From the top of one of the carriages of a moving train, looking straight ahead over the roofs of the other carriages and over the steam engine pulling them, the viewer travels along a suburban Paris line, under bridges, past assorted buildings and through a station.
One point of interest is the position of the camera - while most ‘phantom rides’ saw the camera strapped to the front of a train, thus featuring no visual representation of the means of transport, Méliès chose to position his viewpoint on top of one of the carriages looking ahead, the panorama occasionally obscured by smoke emerging from the engine and drifting across the lens. There’s a faintly clandestine and subversive feeling to this, since the position would only be adopted in real life by someone who for various reasons (dodging fares or officials) has opted to travel illicitly on the roof. Further interest and even a modicum of excitement is provided by the low bridges that the train passes under - at times, the camera seems only millimetres away from being knocked off.
In Havana harbour, three men clad in cumbersome diving suits descend via rope ladder to the sea bed, where they begin to explore the wreck of the ‘Maine’. One enters the ship via a gash in its side and returns with the body of a drowned sailor. He is tied to a rope and hauled up. As one diver ascends the latter, another goes back inside the ship.

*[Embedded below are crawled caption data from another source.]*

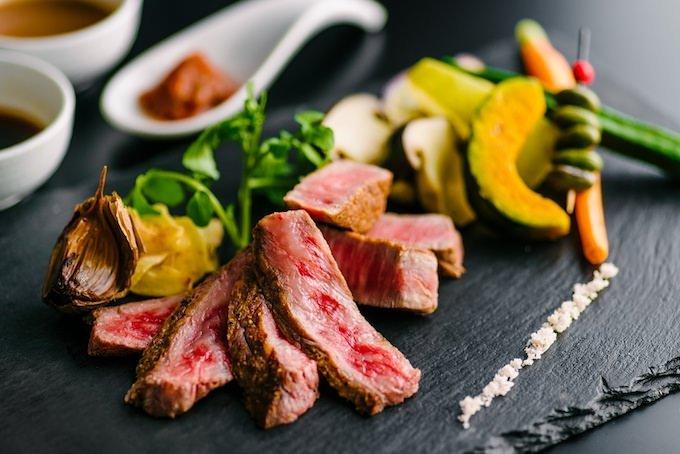 傳火(てんか)牛肉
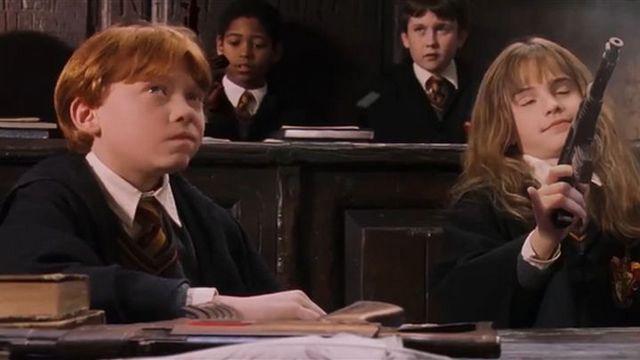 Brudny Harry Potter. Fani podmienili różdżki na broń w całym filmie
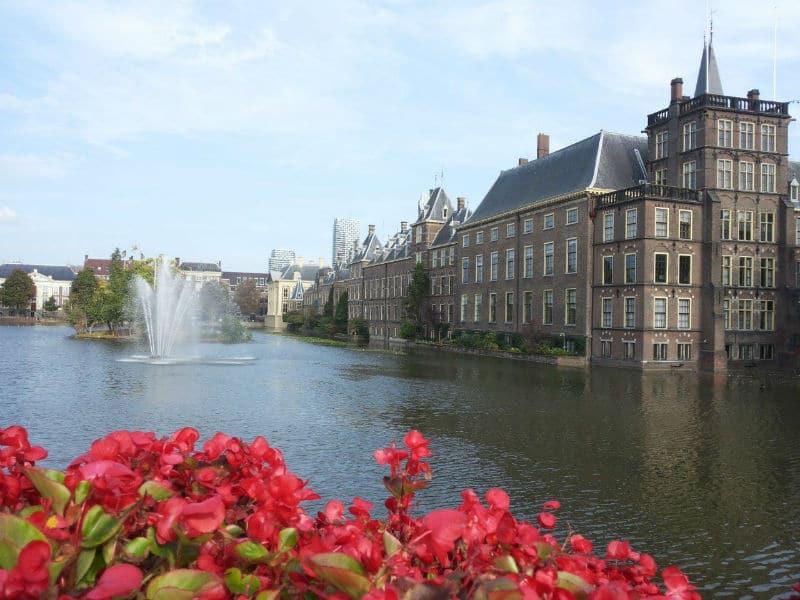 Άμστερνταμ: Η πιο «τραβηγμένη» προσπάθεια για την αντιμετώπιση του υπερτουρισμού!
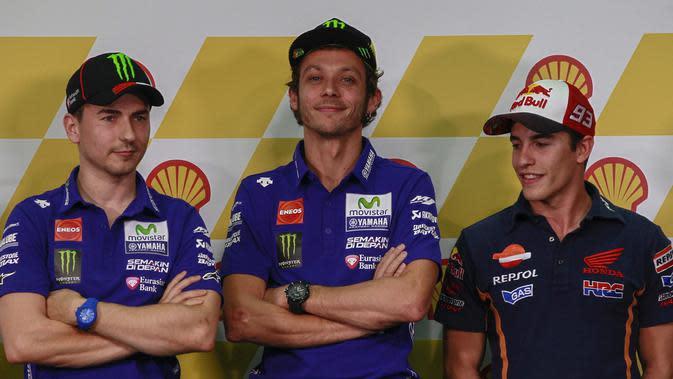 Pembalap Spanyol Jorge Lorenzo (kiri), Pembalap Spanyol Marc Marquez (kanan), dan Pembalap Italia Valentino Rossi (tengah) saat press conference di Sepang International Circuit, Malaysia, 22 October 2015. (EPA / Fazry Ismail)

Méliès’ was one of many films made that year that exploited the tragedy: others include the American Mutoscope Company’s The Wreck of the ‘Maine’ and Divers at Work on the Wreck of the ‘Maine’, the International Film Manufacturing Company’s Battleship ‘Maine’, all of which appear to have been remade by Méliès, since his catalogue mentions these presumed-lost titles: The Battleship ‘Maine’ (Le Cuirassé Maine), The Cuban War and the Explosion of the ‘Maine’ in Havana (Guerre de Cuba et l’explosion du Maine à La Havane) and Visit to the Wreck of the ‘Maine’ (Visite de l’épave du Maine).